In the event that funds in the mutual fund bank account are not identified for reasons beyond the control of an AMC, they will be transferred to the respective system account no later than one working day from the identification of these transactions.

At no time will securities or funds from one plan be used for other plans.

Responsibility for ensuring the segregation and segregation of the assets and liabilities of each plan as well as that of bank and securities accounts will rest with an AMC’s board of directors and trustees, according to Sebi.

In their semi-annual report submitted to Sebi, the trustees of an AMC will confirm that the assets and liabilities of each plan as well as their bank accounts and securities accounts are segregated and restricted on a daily basis, with the exception of unidentified fund transactions during the period. the semester period.

The entire system will be audited every six months by the statutory auditor appointed by the trustees.

“Overnight funds can deploy, without exceeding, 5% of the plan’s net assets in G-secs and / or Treasury bills with a residual maturity of up to 30 days with the aim of placing the same as margin and collateral for some transactions, ”Sebi said.

In addition, Sebi has published standards for investments in the Bills Re Discounting Scheme (BRDS).

Sebi said the single issuer limit and group exposure limit will be calculated at the issuing bank level, as BRDSs are issued with recourse to the issuing bank.

In addition, he noted that investment in BRDS through mutual fund loan programs will be considered exposure to the financial services sector for the purposes of sector exposure limits.

Under the rule, investments in unrated debt and money market instruments, other than government securities, treasury bills, derivatives such as interest rate swaps (IRS), Interest Rate Futures Contracts (IRF), can only be made in instruments such as rediscount bills and usury invoices.

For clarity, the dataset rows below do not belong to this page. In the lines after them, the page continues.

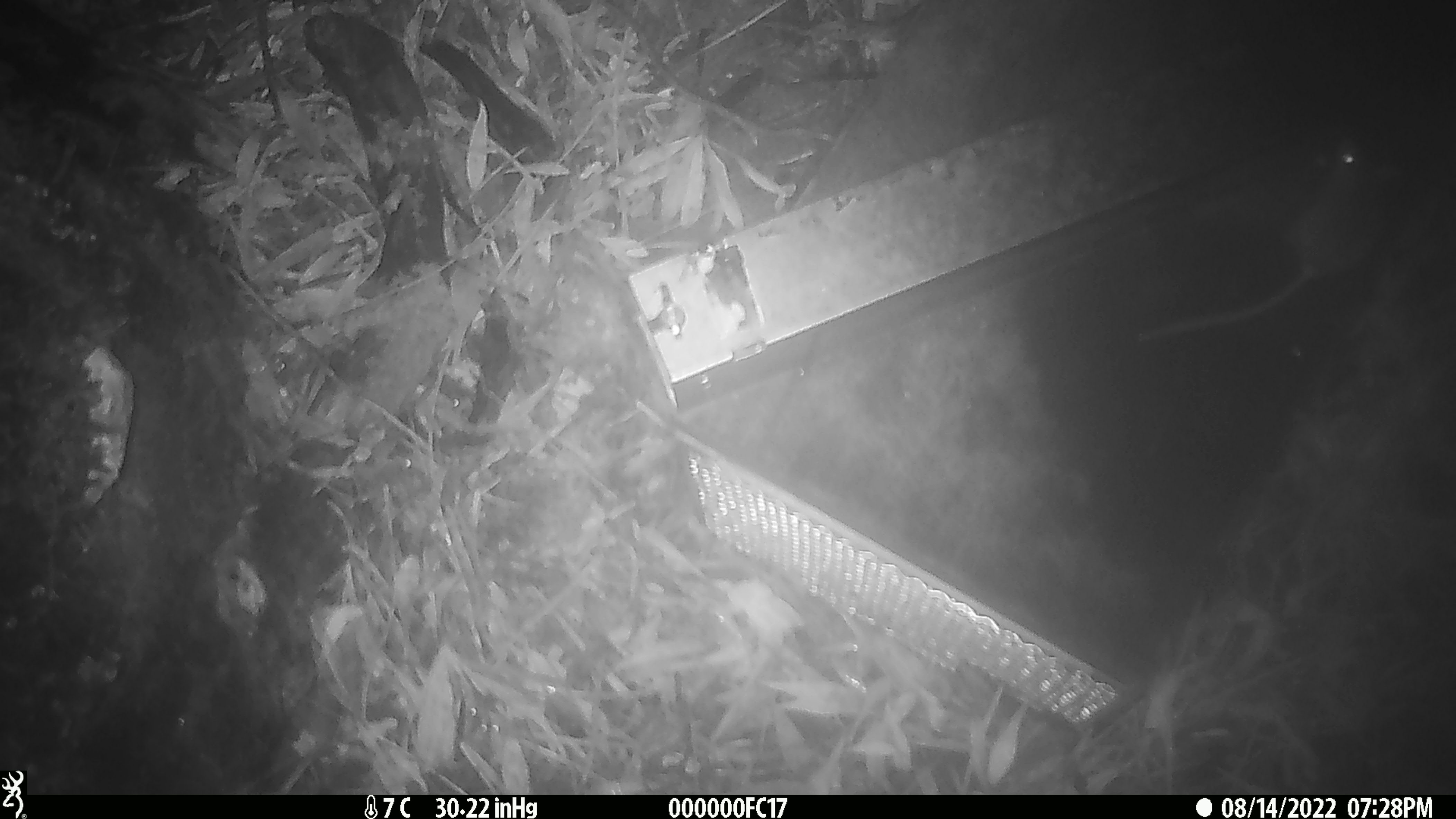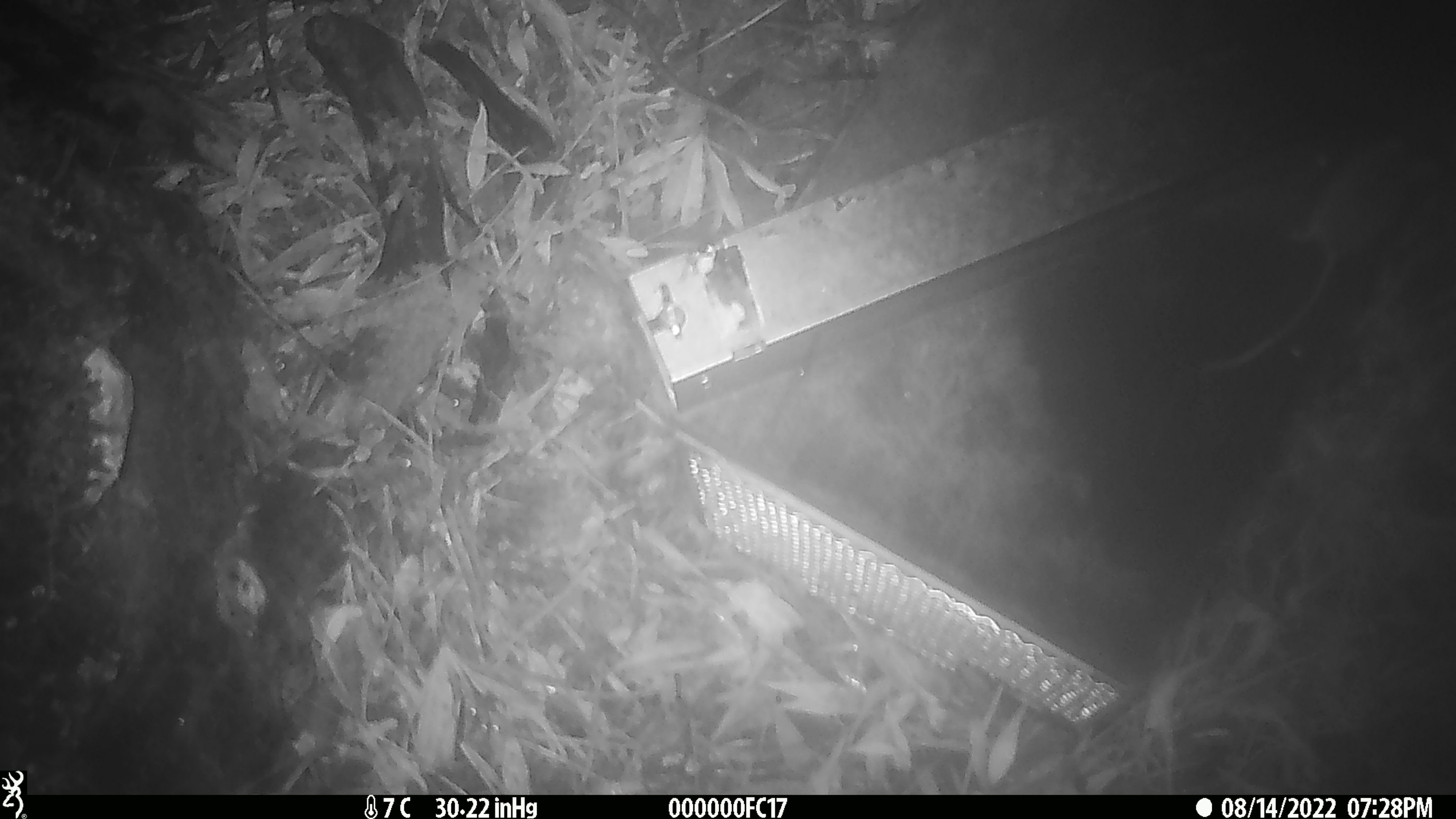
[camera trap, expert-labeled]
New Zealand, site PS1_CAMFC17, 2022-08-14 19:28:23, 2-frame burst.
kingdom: Animalia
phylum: Chordata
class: Mammalia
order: Rodentia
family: Muridae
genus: Mus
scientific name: Mus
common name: mouse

These are generally not rated and for which separate investment standards are not provided for in the regulation of mutual funds.

In addition, the exposure of mutual funds to such instruments will not exceed 5 percent of the net assets of the funds.

Sebi said those standards would come into effect from the 30th day of the circular, which was used on Friday.

The risk management framework for UCIs, the implementation of which is now extended until April 1, 2022, includes certain mandatory and recommendable elements. AMCs should conduct a self-assessment of their risk management framework and practices and submit a report to Sebi along with the roadmap for its implementation.

Regarding the two-tier structure for benchmarking certain categories of plans, Sebi had said that the first benchmark would reflect the category of the system and the second benchmark would demonstrate the investment style / strategy. of the fund manager within the category.

The second tier benchmark is optional and will be decided by the AMCs depending on the investment style / strategy of the index.

The implementation of benchmarking requirements has also been extended until April 1, 2022.

The new benchmarking guidelines will apply to programs such as debt-focused funds, equities, hybrids and solutions, thematic funds, index funds and exchange-traded funds (ETFs) and funds of funds. (FoF).